Die Arbeit analysiert die Vorgeschichte, den Verlauf und die Ergebnisse des EU-Gipfels von Nizza im Jahr 2000 sowie dessen Auswirkungen auf das deutsch-französische Verhältnis.

Welche zentralen Themenfelder werden bearbeitet?

Im Zentrum stehen die Stimmengewichtung im Ministerrat, die Handlungsfähigkeit der EU bei steigender Mitgliederzahl, das Vetorecht und die diplomatischen Spannungen zwischen den Staatschefs.

Was ist das primäre Ziel der Untersuchung?

Das Ziel ist die Erforschung der Konfliktpunkte, die zur medienkritischen Wahrnehmung des Gipfels führten, und die Einordnung des Vertrages als notwendiger Schritt zur EU-Erweiterung.

Welche wissenschaftliche Methode wird verwendet?

Die Arbeit basiert auf einer historischen Analyse unter Einbeziehung von Sekundärliteratur, Presseberichten der damaligen Zeit und offiziellen Dokumenten der Europäischen Union.

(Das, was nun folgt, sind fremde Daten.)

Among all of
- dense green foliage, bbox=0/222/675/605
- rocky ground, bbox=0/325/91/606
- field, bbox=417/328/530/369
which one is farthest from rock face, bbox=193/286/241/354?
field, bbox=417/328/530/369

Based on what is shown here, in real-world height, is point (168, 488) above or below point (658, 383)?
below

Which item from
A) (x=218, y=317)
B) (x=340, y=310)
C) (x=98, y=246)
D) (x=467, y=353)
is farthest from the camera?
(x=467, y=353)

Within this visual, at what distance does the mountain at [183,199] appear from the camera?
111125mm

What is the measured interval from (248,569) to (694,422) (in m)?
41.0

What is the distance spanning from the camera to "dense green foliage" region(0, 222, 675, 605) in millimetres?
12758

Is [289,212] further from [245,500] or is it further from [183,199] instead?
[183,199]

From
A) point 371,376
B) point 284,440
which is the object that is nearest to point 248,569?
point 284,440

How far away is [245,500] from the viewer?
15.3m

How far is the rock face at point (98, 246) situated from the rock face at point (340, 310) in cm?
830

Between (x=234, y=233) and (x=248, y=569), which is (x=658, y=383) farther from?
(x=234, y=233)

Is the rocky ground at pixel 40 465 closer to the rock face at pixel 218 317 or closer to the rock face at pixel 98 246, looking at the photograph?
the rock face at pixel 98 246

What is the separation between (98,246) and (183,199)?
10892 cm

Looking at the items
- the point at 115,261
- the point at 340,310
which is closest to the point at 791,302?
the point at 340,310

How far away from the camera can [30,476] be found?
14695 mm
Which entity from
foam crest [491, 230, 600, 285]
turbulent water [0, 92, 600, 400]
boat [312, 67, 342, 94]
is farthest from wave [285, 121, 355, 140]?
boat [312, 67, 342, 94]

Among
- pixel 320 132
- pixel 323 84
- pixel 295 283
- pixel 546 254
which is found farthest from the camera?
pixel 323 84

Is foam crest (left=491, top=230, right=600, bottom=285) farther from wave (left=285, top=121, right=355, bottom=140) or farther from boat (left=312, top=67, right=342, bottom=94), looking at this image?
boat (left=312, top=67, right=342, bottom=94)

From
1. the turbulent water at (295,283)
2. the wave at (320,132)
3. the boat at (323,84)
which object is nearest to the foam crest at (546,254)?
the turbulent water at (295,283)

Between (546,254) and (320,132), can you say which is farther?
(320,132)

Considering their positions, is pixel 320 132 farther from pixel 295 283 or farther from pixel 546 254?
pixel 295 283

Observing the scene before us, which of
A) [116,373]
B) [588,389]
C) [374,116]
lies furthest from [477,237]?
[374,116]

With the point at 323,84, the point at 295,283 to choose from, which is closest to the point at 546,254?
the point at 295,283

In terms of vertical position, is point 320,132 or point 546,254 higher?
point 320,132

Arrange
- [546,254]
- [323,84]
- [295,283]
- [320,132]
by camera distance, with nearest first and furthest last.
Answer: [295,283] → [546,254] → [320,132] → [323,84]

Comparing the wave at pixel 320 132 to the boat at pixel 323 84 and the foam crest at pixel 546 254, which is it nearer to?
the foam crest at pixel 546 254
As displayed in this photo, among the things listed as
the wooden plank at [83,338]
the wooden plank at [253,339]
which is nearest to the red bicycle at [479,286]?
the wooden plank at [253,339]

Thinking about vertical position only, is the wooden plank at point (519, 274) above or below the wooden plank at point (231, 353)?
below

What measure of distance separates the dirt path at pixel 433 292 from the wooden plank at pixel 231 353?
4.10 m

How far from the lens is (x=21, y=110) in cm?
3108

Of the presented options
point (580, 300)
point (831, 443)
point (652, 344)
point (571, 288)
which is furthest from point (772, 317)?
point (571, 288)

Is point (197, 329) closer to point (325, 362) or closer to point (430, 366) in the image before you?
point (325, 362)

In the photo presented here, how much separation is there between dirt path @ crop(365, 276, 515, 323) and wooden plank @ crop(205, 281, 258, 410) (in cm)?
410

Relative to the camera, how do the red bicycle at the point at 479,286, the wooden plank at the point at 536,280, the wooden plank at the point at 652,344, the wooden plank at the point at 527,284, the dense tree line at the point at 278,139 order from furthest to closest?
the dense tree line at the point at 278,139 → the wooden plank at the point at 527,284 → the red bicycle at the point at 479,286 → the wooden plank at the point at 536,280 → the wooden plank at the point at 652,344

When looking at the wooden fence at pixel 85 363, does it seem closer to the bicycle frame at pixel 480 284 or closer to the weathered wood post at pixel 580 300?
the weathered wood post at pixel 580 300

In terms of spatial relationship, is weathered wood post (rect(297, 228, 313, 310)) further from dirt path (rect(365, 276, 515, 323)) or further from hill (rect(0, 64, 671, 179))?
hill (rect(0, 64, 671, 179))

Welche Aspekte stehen im Hauptteil im Fokus?

Der Hauptteil behandelt die historische Entwicklung der EU-Integration, die spezifischen Verhandlungsblockaden in Nizza und die unterschiedlichen Positionen der europäischen Staaten.

Was sind die charakteristischen Schlüsselbegriffe der Arbeit?

Wichtige Begriffe sind unter anderem die "Erbfeindschaft", das "deutsch-französische Tandem", der "Amsterdamer-left-overs"-Prozess und das "Demokratiedefizit" der EU.

Warum wird der Gipfel von Nizza als historisch eingestuft?

Der Gipfel gilt aufgrund seiner Dauer von 91 Stunden als der längste in der Geschichte der EU zu diesem Zeitpunkt und markierte einen Tiefpunkt in der deutsch-französischen Kooperation.

Welche Rolle spielte der französische Präsident Jacques Chirac?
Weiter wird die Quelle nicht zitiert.